ODE solver methods (RK45, BDF) in SciPy - Time & Space Complexity
When solving ordinary differential equations (ODEs) with scipy, it is important to understand how the time to solve grows as the problem size or complexity increases.
We want to know how the solver's work changes when we ask it to solve bigger or more complicated problems.
Analyze the time complexity of this ODE solving code using RK45 and BDF methods.
from scipy.integrate import solve_ivp
def f(t, y):
return -2 * y + t
sol = solve_ivp(f, [0, 10], [1], method='RK45', t_eval=None)
sol_bdf = solve_ivp(f, [0, 10], [1], method='BDF', t_eval=None)
This code solves a simple ODE from time 0 to 10 using two methods: RK45 (explicit) and BDF (implicit).

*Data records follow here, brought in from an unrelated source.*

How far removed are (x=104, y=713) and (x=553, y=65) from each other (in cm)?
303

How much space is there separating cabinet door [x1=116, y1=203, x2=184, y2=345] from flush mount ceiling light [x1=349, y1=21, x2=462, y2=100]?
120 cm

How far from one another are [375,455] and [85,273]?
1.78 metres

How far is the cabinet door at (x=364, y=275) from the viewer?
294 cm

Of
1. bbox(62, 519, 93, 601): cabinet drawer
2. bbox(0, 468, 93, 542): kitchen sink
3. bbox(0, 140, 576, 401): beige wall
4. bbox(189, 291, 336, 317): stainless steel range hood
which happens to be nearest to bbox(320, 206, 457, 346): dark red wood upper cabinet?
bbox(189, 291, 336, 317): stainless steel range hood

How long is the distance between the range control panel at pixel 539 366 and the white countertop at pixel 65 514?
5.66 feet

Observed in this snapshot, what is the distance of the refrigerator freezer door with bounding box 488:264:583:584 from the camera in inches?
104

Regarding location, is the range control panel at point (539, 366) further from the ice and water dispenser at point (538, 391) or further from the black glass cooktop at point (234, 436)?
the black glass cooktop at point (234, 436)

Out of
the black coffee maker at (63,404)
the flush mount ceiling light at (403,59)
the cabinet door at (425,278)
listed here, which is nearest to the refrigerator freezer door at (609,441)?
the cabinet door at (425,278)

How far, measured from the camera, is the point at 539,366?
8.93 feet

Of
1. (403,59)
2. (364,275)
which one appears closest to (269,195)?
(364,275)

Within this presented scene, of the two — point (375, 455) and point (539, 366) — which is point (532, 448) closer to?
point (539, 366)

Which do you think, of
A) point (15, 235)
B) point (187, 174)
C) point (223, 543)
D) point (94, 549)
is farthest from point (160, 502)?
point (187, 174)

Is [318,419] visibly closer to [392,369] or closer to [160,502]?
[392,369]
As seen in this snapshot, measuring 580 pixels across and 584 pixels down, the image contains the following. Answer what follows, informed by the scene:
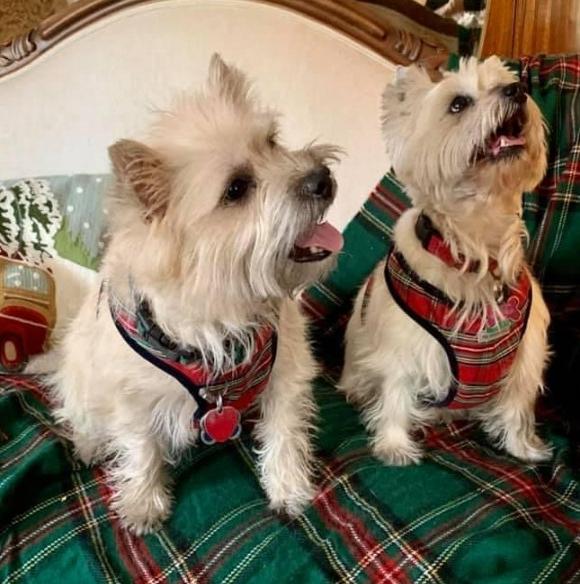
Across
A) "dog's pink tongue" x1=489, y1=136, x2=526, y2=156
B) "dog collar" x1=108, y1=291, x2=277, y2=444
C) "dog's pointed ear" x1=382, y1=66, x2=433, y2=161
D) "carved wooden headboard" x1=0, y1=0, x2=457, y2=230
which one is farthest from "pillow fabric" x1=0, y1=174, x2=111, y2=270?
"dog's pink tongue" x1=489, y1=136, x2=526, y2=156

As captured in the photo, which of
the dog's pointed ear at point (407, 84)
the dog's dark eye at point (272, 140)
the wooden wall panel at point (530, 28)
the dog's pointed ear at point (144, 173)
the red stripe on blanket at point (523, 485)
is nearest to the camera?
the dog's pointed ear at point (144, 173)

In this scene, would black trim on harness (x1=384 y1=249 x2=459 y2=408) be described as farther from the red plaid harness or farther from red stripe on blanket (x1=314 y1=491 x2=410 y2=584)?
red stripe on blanket (x1=314 y1=491 x2=410 y2=584)

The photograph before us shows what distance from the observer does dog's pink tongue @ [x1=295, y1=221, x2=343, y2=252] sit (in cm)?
105

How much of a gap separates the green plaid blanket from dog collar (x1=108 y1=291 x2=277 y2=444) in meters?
0.15

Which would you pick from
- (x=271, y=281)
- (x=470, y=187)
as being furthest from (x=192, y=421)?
(x=470, y=187)

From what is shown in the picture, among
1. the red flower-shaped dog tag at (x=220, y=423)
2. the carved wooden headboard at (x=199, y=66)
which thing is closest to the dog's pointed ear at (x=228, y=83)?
the red flower-shaped dog tag at (x=220, y=423)

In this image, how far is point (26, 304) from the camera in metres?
1.70

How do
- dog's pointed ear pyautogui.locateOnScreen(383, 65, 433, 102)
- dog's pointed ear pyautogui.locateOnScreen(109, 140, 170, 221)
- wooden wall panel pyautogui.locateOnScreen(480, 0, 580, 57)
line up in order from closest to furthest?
dog's pointed ear pyautogui.locateOnScreen(109, 140, 170, 221) < dog's pointed ear pyautogui.locateOnScreen(383, 65, 433, 102) < wooden wall panel pyautogui.locateOnScreen(480, 0, 580, 57)

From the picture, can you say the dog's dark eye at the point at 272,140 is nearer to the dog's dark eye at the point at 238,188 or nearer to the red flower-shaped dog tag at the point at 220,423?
the dog's dark eye at the point at 238,188

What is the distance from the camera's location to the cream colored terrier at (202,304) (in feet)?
3.35

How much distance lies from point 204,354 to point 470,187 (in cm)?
48

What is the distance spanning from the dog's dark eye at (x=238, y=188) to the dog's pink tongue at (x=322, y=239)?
0.31 feet

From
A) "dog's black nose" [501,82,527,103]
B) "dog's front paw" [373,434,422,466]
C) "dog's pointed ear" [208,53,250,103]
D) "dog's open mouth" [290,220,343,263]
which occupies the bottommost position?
"dog's front paw" [373,434,422,466]

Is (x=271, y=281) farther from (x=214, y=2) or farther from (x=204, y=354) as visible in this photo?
(x=214, y=2)
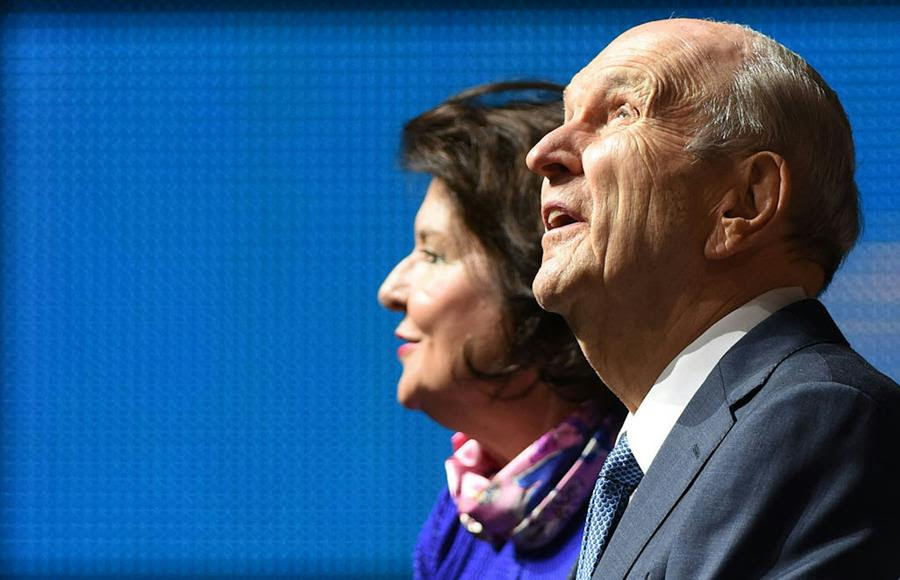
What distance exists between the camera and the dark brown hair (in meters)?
1.80

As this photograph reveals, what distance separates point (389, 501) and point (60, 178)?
0.97 meters

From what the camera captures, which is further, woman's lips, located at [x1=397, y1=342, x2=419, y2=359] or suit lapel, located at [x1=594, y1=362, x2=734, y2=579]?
woman's lips, located at [x1=397, y1=342, x2=419, y2=359]

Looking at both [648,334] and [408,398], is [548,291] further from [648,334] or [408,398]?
[408,398]

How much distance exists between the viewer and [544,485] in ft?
5.68

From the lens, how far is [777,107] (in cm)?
126

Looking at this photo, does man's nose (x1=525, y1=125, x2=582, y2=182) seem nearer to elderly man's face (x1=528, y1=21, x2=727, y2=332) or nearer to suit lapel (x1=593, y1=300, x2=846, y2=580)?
elderly man's face (x1=528, y1=21, x2=727, y2=332)

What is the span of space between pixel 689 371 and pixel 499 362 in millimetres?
566

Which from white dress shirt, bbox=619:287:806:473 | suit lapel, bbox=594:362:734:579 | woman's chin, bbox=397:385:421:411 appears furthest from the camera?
woman's chin, bbox=397:385:421:411

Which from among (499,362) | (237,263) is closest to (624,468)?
(499,362)

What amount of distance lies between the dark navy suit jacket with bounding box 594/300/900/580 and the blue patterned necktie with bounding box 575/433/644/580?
12 cm

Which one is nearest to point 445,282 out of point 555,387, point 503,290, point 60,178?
point 503,290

Look at what the solver repeats as it works:
- Primary operation: Evaluating the function
f(t, y)many times to estimate the solution. - How many times: Depends on the number of steps the solver takes, which depends on the problem and method.
As the time interval or complexity grows, the solver takes more steps, so the number of function evaluations grows roughly linearly.
| Input Size (interval length or complexity) | Approx. Function Evaluations |
|---|---|
| 10 | ~100 |
| 100 | ~1000 |
| 1000 | ~10000 |
Pattern observation: The work grows roughly in direct proportion to the size of the problem.
Time Complexity: O(n)
This means the solver's work grows roughly in a straight line as the problem size increases.
[X] Wrong: "The solver always takes the same number of steps regardless of the problem size or method."
[OK] Correct: The solver adapts step size based on the problem's difficulty and method, so more complex or longer problems need more steps.
Understanding how ODE solvers scale helps you explain performance in simulations or models, showing you grasp practical algorithm behavior beyond just coding.
What if we changed the solver method from RK45 to a fixed-step solver? How would the time complexity change?